Monday, August 17, 2015

Moving data from ASO to BSO

Moving data from ASO to BSO seems like taking a step backward to me. But as a part of testing Hybrid Essbase I want to compare it with ASO. To do this I need to create a BSO cube and move data from the ASO cube with which I'm comparing it. This seems really simple -- just export out of the ASO cube and import into the BSO cube. Unfortunately there's more to the story.

I'd love to just set up a replicated partition from ASO to BSO but that's not possible. The tests:

1. Baseline -- Load data into BSO using BSO generated export
First I loaded data into my BSO cube and exported the file. Then I cleared and loaded that file into the cube. Theoretically this should be a completely fragment free cube and should be the fastest load possible.
Elapsed Time: 16.19 seconds
Page file size: 25,215,057 bytes

2. Load data into BSO using ASO generated export (no compression dim)
Next I exported the data from ASO and imported it into the BSO cube. This is dog slow. It took almost 15x longer and 5x the disk space. This is probably the least optimal way of loading data into BSO since it was loading each block into memory and writing to disk for just about every number that got loaded.
Elapsed Time: 238.84 seconds
Page file size: 127,402,065 bytes

3. Load data into BSO using ASO generated export (compression dim is Time)
Next I set the compression dimension for the ASO cube to Time. This changes the way the data export is written to disk -- the compression dimension members will be in columns. This helped a bit because now at least the Time members are loaded and written to a block at the same time since Time is dense in the BSO cube.
Elapsed Time: 58.72 seconds
Page file size: 66,355,281 bytes

4. Load data into BSO using ASO MDX export
Finally, I exported the ASO data using an MDX script. This allows you to get the columns in the right order (largest sparse to smallest sparse then dense) so that each block will be written only once in the target BSO cube. This test is a bit more complex. First of all, the export didn't work in version 11.1.2.2 -- the size of the CrossJoin() was too large.

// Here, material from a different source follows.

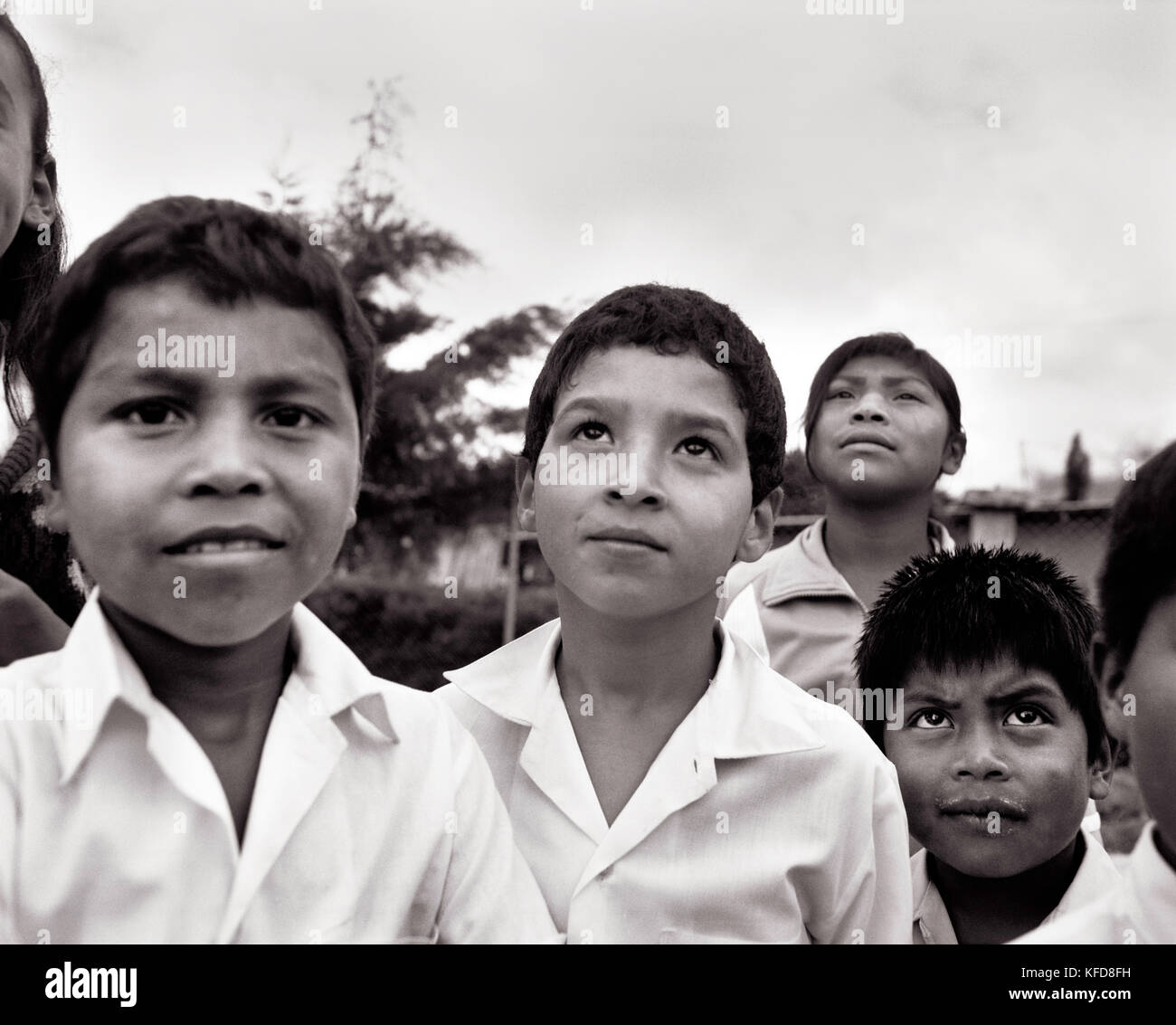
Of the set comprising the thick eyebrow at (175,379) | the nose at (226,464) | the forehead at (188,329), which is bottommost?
the nose at (226,464)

ERROR - 1200712 - Internal error: Query is allocating too large memory ( > 4GB) and cannot be executed. Query allocation exceeds allocation limits.

The good news is that it worked like a champ in 11.1.2.4.002. This is interesting because the MDX limits listed in the 11.1.2.2, 11.1.2.3 and 11.1.2.4 Tech Refs appear to be all the same. The bad news is that MDX is still exported in a very messy way. I wrote a Perl script to format the data -- more about that here. Now we're back to the same results as the pure BSO export.
Note: the MDX export was about 8 seconds slower than the ASO export. Also, the file conversion in Perl took about 9 seconds.
Elapsed Time: 16.38 seconds (plus 8 seconds for the export and 9 seconds for conversion of the export file)
Page file size: 25,215,057 bytes

Conclusion:
Don't blindly export an ASO cube and import the file into a BSO cube. At least try to set your compression dimension to be the same as the most dense dimension in the BSO cube. If you can, export using MDX.